The Deadlock Empire – Slay Dragons, Master Concurrency (2016) - guessmyname
https://deadlockempire.github.io/#main
======
ALittleLight
I enjoyed it, but the levels felt very easy. I'd also suggest some way to work
in words like mutex or semaphore more. If you named every variable xxxMutex
for example the game would do a better job of teaching the vocabulary (I
think). As is, it's easy to just manipulate the threads without really knowing
the names of the synchronization elements.

------
Ace17
Great idea! This might be a fantastic pedagogic tool.

Some minor details that annoyed me (I'm only listing them here for improvement
purposes):

\- You can't "Expand" the whole program, only one statement at a time.
However, having the fully expanded view is IMHO key to correct concurrent
reasoning.

\- Each mission's objective is hidden inside a big explanation text.
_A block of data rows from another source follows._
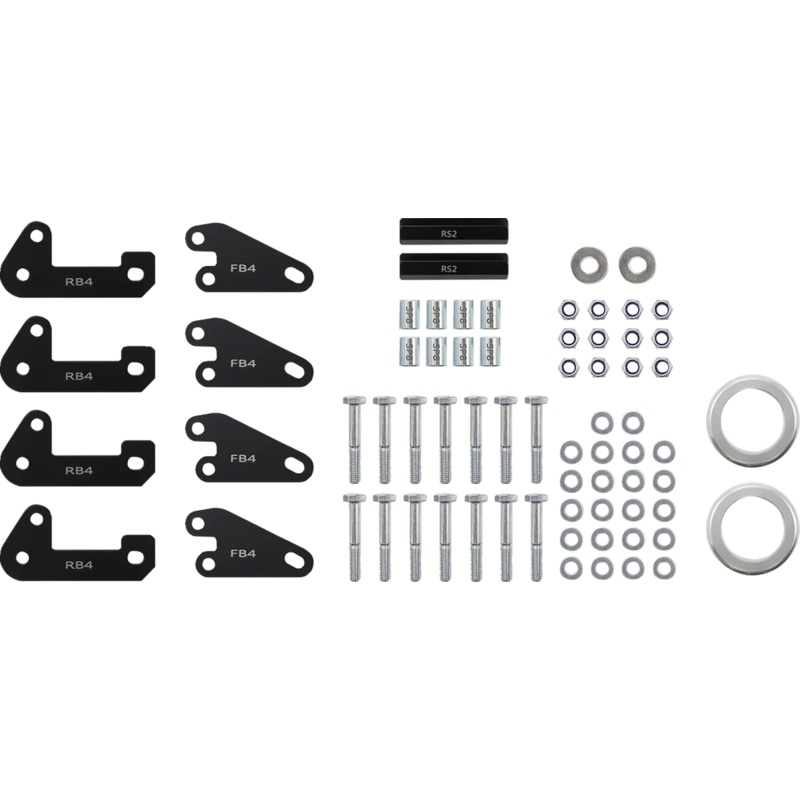 Demon Powersports Lift Kit – Ranger XP PABL-6007HD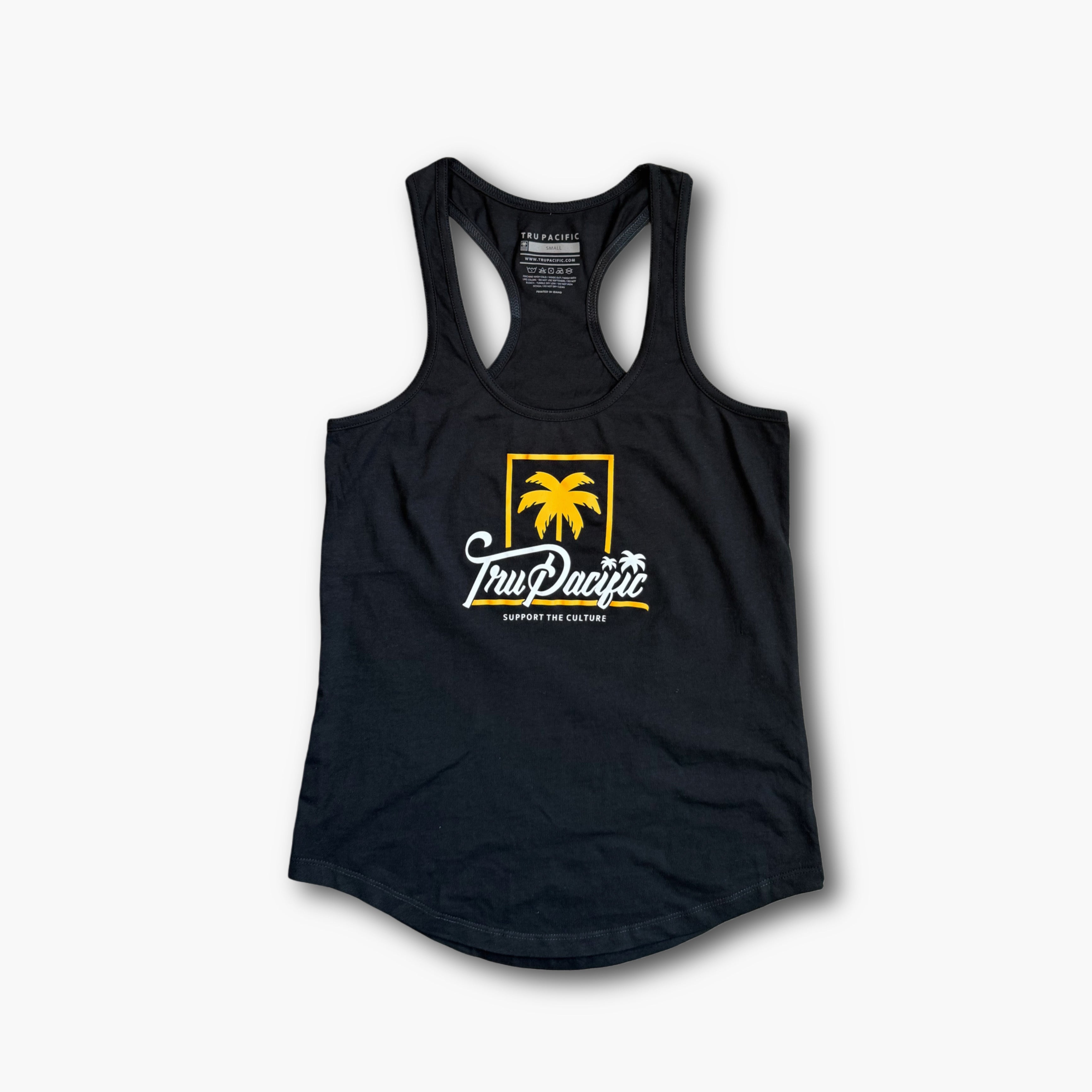 Icon x Script Womens Racerback Tank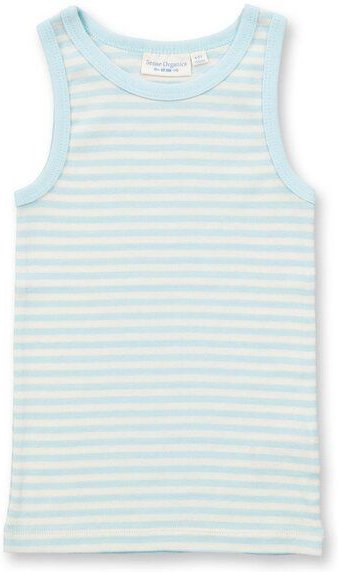 Sense Organics & friends in cooperation with GARY MASH Jungen Unterhemd aus Biobaumwolle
I already
know what mutexes/deadlocks/atomics/monitors/etc. are, I just want to play,
thus I only need to know what will be considered as victory (as you can't
unambiguously deduce it from the code: sometimes you must reach an
Assert(false), sometimes you must deadlock the program, etc.).

\- The confirmation dialog for 'reset level' is annoying (especially
considering the 1s visual fade delay).

I'm only expressing those minor quibbles of mine for improvement purposes ;
this game is fun and pedagogic and its author cleary did a great job here.
Thanks to her/him!

------
madhadron
This was a great diversion while waiting for dinner to cook!

------
clarry
Fun, but maybe not terribly educational.

It'd be easier to internalize the pitfalls of concurrency when shown a
problem, and a way to (attempt to) fix it, and the ways the fix breaks, and
the correct way.

You can play this game like a zombie without really understanding what the
code is trying to do; all you see is a broken attempt at doing _something_ and
you don't need to understand much to break it.